Nach seinem Entdecker auch Nyquist-Theorem genanntes Kriterium. Es besagt, dass bei jeder Informationserfassung prinzipiell mehr Informationen (Messungen) erforderlich, als physikalisch notwendig sind, wenn das Ergebnis frei von Verfälschungen sein soll.

Für die Digitalisierung analoger Signale wichtig ist das von Shannon weiterentwickelte Shannon- Nyquist-Sampling-Theorem.
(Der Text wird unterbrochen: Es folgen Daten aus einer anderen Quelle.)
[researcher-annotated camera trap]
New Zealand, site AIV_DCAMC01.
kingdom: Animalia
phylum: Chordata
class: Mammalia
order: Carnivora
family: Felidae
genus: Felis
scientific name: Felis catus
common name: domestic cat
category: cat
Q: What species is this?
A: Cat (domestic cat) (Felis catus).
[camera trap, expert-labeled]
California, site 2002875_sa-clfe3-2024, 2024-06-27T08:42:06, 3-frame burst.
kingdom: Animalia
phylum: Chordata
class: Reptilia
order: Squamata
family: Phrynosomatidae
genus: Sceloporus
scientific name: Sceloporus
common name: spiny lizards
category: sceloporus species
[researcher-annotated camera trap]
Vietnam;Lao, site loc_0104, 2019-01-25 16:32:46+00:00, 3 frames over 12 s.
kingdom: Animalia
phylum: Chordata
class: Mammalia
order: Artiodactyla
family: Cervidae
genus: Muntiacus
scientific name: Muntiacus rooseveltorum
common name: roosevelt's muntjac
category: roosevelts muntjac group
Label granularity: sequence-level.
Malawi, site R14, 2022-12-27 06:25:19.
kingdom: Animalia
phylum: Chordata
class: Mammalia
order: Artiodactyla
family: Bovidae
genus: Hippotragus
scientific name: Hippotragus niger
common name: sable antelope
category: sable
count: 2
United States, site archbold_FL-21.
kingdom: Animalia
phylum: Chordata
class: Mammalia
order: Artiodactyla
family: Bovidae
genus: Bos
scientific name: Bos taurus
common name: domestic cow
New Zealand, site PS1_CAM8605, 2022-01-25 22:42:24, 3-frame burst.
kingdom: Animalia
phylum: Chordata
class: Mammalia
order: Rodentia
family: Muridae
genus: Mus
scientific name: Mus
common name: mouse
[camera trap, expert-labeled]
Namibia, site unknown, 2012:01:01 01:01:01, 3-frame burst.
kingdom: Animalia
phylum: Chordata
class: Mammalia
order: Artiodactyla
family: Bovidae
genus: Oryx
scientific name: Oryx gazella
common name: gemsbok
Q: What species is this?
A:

Es besagt, dass die halbe => Abtastfrequenz (Nyquistfrequenz) mindestens so hoch sein muss, wie die höchste Frequenz einer im (Eingangs-)Signalspektrum enthaltenen Komponente.

Für => Bilderfassungsgeräte besagt das Abtast- Theorem, dass zur sicheren Erfassung analoger linienförmiger Strukturen der Abstand der => Pixel im Raster der => Sensoren höchstens die Hälfte des Linienabstandes betragen darf. Umgekehrt muss das Verhältnis Anzahl der Pixel zu Anzahl der Linienpaare mindestens zwei betragen.

Wenn diese Forderung nicht erfüllt wird, kann es zu Bildstörungen in Form von Alias-Effekten kommen.